Science of Memory to be Covered in Distinguished Lecture Series
DURHAM, N.C. -- University of Toronto neuroscientist Endel Tulving, an authority on human memory, will present the third Mind, Brain and Behavior Distinguished Lecture at 5:15 p.m. Thursday, Jan. 20, at Duke University's Levine Science Research Center.
The lecture in Love Auditorium is free and open to the public. Tulving's lecture is titled, "Where in the Brain are the Past and the Future?" Tulving holds the Tanenbaum Chair in cognitive neuroscience at the Rotman Research Institute of Baycrest Centre at the University of Toronto. He also holds the Clark Way Harrison distinguished visiting professorship of psychology and cognitive neuroscience at Washington University in St. Louis.
His studies have covered the relationships between knowledge about one's self and life, and knowledge about the world and how it works. His awards include the 1983 Distinguished Scientific Contribution Award presented by the American Psychological Association; the 1994 Gold Medal Award for Life Achievement in Psychological Science from the American Psychological Foundation, and the 1996 McGovern Award presented by the American Association for the Advancement of Science. He is a member of the National Academy of Sciences, the Royal Swedish Academy of Sciences and the Royal Society of London.

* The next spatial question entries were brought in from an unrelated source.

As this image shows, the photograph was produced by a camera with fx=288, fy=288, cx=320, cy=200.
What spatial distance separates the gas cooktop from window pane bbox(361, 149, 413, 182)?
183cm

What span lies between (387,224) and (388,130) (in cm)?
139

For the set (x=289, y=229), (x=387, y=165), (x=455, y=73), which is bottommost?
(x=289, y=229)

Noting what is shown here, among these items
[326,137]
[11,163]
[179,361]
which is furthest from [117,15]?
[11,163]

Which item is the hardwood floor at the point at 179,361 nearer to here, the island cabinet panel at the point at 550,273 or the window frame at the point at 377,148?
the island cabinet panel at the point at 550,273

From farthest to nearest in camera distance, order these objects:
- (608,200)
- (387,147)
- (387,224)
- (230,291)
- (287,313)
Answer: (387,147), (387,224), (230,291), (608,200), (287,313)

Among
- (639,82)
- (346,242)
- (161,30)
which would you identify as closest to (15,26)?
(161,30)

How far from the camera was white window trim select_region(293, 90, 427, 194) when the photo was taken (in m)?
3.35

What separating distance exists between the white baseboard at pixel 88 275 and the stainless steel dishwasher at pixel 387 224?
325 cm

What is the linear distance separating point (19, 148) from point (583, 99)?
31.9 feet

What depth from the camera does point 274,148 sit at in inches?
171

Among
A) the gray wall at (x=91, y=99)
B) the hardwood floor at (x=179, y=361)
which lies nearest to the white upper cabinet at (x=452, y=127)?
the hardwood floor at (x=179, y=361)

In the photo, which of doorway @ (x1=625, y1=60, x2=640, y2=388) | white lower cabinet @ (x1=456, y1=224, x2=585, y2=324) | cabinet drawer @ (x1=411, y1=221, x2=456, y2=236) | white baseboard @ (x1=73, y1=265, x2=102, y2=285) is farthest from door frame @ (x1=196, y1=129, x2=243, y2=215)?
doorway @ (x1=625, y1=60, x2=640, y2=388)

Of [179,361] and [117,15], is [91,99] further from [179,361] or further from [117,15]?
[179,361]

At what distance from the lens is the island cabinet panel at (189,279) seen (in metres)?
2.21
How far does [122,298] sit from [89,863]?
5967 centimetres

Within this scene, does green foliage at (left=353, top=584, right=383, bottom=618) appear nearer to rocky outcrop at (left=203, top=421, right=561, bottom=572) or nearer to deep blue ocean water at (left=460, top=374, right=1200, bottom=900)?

The Mind, Brain and Behavior Distinguished Lecture series focuses on cutting-edge work about human cognitive brain research. The series is sponsored by the Duke Center for Cognitive Neuroscience, which is dedicated to research to understand the human mind and brain from an interdisciplinary perspective that includes psychology, neuroscience, computer science, philosophy, engineering, anthropology, linguistics, sociology, neurology, psychiatry and related disciplines.